Aktivis Ravio Patra Ditangkap, Netizen Buat Petisi #BebaskanRavio

Author

Petisi bebaskan Ravio Patra bergulir di Twitter. (change.org).

Polda Metro Jaya telah mengamankan dan menahan aktivis Ravio Patra pada kemarin malam (22/4/2020) karena dugaan penyebaran berita onar. Namun aksi penangkapan itu membuat para netizen gerah karena merasa ada yang janggal, sehingga membuat petisi untuk membebaskan Ravio Patria.

Tagar itu bergulir di Twitter dan menjadi trending. Tuduhan penyebaran berita onar dianggap sebagian netizen terkesan sedikit janggal. 

Ravio Patra memang dikenal sangat vokal menyuarakan kritik kepada pemerintah, termasuk saat kondisi pandemi virus corona seperti ini. Lalu tiba-tiba terdengar kabar bila ia ditangkap polisi diduga menyebarkan berita hasutan untuk melakukan aksi pembakaran pada 30 April 2020 mendatang. 

Beberapa hari sebelumnya, Ravio mengatakan bila akun WhatsApp miliknya tidak bisa diakses. Seperti ada yang meretas akunnya dan menyebarkan berita itu. 

Salah seorang netizen membeberkan kronologi tersebut melalui akunnya. Seperti yang ditulis @margianta lewat akunnya.

"@raviopatra diretas WAnya utk kirim pesan provokatif. Dlm hitungan jam, dia ditangkap polisi. Retasan serupa terjadi serentak ke teman2 aktivis lain. Saatnya #SalingJaga. Dlm krisis seperti ini, rasa takut dpt memecah solidaritas & mengalihkan perhatian kita. #BebaskanRavio," tulis akun @margianta.

Penangkapan itu disayangkan oleh para netizen lainnya yang akhirnya membuat tagar tersebut. 

"What a horrible time in Indonesia #bebaskanravio bebaskan
@raviopatra
," ucap akun @lalusastra. 

"Jujur, gue males banget ikutan petisi2an.
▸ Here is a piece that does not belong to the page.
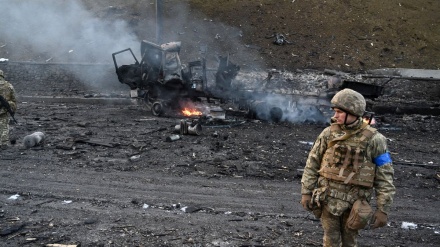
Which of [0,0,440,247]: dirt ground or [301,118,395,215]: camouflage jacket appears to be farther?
[0,0,440,247]: dirt ground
But for this one, I feel like I have to do the right thing. #BebaskanRavio, Ungkap Pelaku Peretasan! - Sign the Petition!" tulis akun @fraviato.

Petisi #BebaskanRavio sendiri diprakasai oleh salah satu rekan Ravio, bernama Ryan Fajar Febrianto melalui akun cange.org. Dalam petisinya, Ryan menjelaskan alasan petisi itu dibuat, termasuk sebagian kronologi menurut versi Ryan.

"Sejak Rabu jam 14.00 siang Ravio nggak bisa akses WhatsAppnya. Dan setelah dilaporkan, pihak WhatsApp konfirmasi adanya peretasan atau hacking di akun Ravio. Akun Ravio dipakai untuk sebarkan pesan provokatif ajakan penjarahan pada tanggal 30 April, bahkan ke nomor nggak dikenal," tulis Ryan dalam petisi tersebut.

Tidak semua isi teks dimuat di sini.